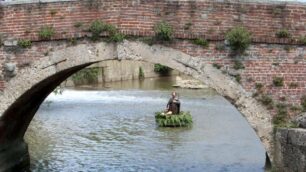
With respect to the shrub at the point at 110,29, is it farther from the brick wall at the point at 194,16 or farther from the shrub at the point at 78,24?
the shrub at the point at 78,24

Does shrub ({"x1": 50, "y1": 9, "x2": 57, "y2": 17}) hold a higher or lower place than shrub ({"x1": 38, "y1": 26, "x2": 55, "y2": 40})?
higher

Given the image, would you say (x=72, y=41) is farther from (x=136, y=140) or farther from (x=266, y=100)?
(x=136, y=140)

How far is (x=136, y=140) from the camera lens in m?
18.8

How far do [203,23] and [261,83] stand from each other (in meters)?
1.64

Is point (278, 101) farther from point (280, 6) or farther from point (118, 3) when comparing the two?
point (118, 3)

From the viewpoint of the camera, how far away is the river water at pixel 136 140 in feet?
49.6

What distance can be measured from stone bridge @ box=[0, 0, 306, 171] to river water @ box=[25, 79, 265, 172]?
3437 mm

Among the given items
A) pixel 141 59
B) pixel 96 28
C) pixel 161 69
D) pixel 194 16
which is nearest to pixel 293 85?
pixel 194 16

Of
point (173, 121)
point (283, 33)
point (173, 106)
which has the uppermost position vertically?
point (283, 33)

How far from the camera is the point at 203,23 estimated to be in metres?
11.5

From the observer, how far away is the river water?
49.6 feet

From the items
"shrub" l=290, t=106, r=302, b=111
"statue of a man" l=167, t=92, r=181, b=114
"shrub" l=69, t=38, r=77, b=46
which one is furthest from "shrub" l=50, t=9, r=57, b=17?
"statue of a man" l=167, t=92, r=181, b=114

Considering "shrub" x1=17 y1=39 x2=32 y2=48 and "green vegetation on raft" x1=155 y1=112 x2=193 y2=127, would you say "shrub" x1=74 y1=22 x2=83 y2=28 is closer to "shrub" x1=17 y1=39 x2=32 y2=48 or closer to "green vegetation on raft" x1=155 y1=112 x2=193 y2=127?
"shrub" x1=17 y1=39 x2=32 y2=48

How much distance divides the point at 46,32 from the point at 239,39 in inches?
151
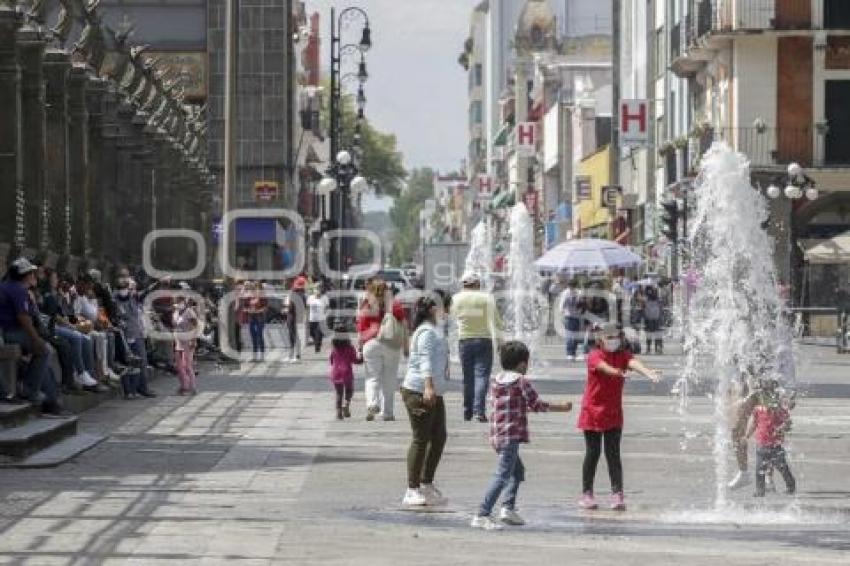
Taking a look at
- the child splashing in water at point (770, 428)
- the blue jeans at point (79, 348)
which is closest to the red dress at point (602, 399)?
the child splashing in water at point (770, 428)

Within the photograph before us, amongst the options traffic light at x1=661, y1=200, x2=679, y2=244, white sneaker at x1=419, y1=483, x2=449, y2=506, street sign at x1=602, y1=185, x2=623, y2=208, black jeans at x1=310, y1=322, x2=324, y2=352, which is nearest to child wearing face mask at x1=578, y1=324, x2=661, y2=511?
white sneaker at x1=419, y1=483, x2=449, y2=506

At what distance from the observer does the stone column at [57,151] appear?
102 feet

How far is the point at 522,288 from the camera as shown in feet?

^^^^^^^^

» **Goal of the exercise**
Write out the full listing verbatim, excluding its pictures.

» **Written reply**
With respect to the shrub at the point at 110,29, is it farther from the brick wall at the point at 194,16 or farther from the shrub at the point at 78,24?
the shrub at the point at 78,24

Does shrub ({"x1": 50, "y1": 9, "x2": 57, "y2": 17}) hold a higher or lower place than shrub ({"x1": 38, "y1": 26, "x2": 55, "y2": 40})?
higher

Given the image, would you say (x=72, y=41) is farther from (x=136, y=140) or farther from (x=266, y=100)?
(x=136, y=140)

How far is (x=136, y=140) from the camera lens in m?
18.8

How far do [203,23] and [261,83] stand from each other (in meters)?
1.64

Is point (278, 101) farther from point (280, 6) or farther from point (118, 3) when comparing the two?
point (118, 3)

From the viewpoint of the camera, how far away is the river water at pixel 136 140 in feet?
49.6

What distance can be measured from stone bridge @ box=[0, 0, 306, 171] to river water @ box=[25, 79, 265, 172]?
3437 mm

Among the given items
A) pixel 141 59
B) pixel 96 28
C) pixel 161 69
D) pixel 194 16
which is nearest to pixel 293 85?
pixel 194 16

Of
point (173, 121)
point (283, 33)
point (173, 106)
which has the uppermost position vertically?
point (283, 33)

How far from the camera is the point at 203,23 estimated to be in metres?
11.5

From the observer, how far away is the river water?
49.6 feet

From the items
"shrub" l=290, t=106, r=302, b=111
"statue of a man" l=167, t=92, r=181, b=114
"shrub" l=69, t=38, r=77, b=46
which one is furthest from "shrub" l=50, t=9, r=57, b=17?
"statue of a man" l=167, t=92, r=181, b=114

Considering "shrub" x1=17 y1=39 x2=32 y2=48 and "green vegetation on raft" x1=155 y1=112 x2=193 y2=127, would you say "shrub" x1=74 y1=22 x2=83 y2=28 is closer to "shrub" x1=17 y1=39 x2=32 y2=48 or closer to "green vegetation on raft" x1=155 y1=112 x2=193 y2=127?
"shrub" x1=17 y1=39 x2=32 y2=48

How much distance divides the point at 46,32 from the point at 239,39 in inches?
151
Taking a look at
- the child splashing in water at point (770, 428)
- the blue jeans at point (79, 348)
which is closest to the red dress at point (602, 399)?
the child splashing in water at point (770, 428)

Within the photograph before us, amongst the options traffic light at x1=661, y1=200, x2=679, y2=244, white sneaker at x1=419, y1=483, x2=449, y2=506, street sign at x1=602, y1=185, x2=623, y2=208, black jeans at x1=310, y1=322, x2=324, y2=352, which is nearest to child wearing face mask at x1=578, y1=324, x2=661, y2=511?
white sneaker at x1=419, y1=483, x2=449, y2=506

At what distance from the observer does the stone column at [57,151] appear?
102 feet

How far is the point at 522,288 from the camera as shown in feet?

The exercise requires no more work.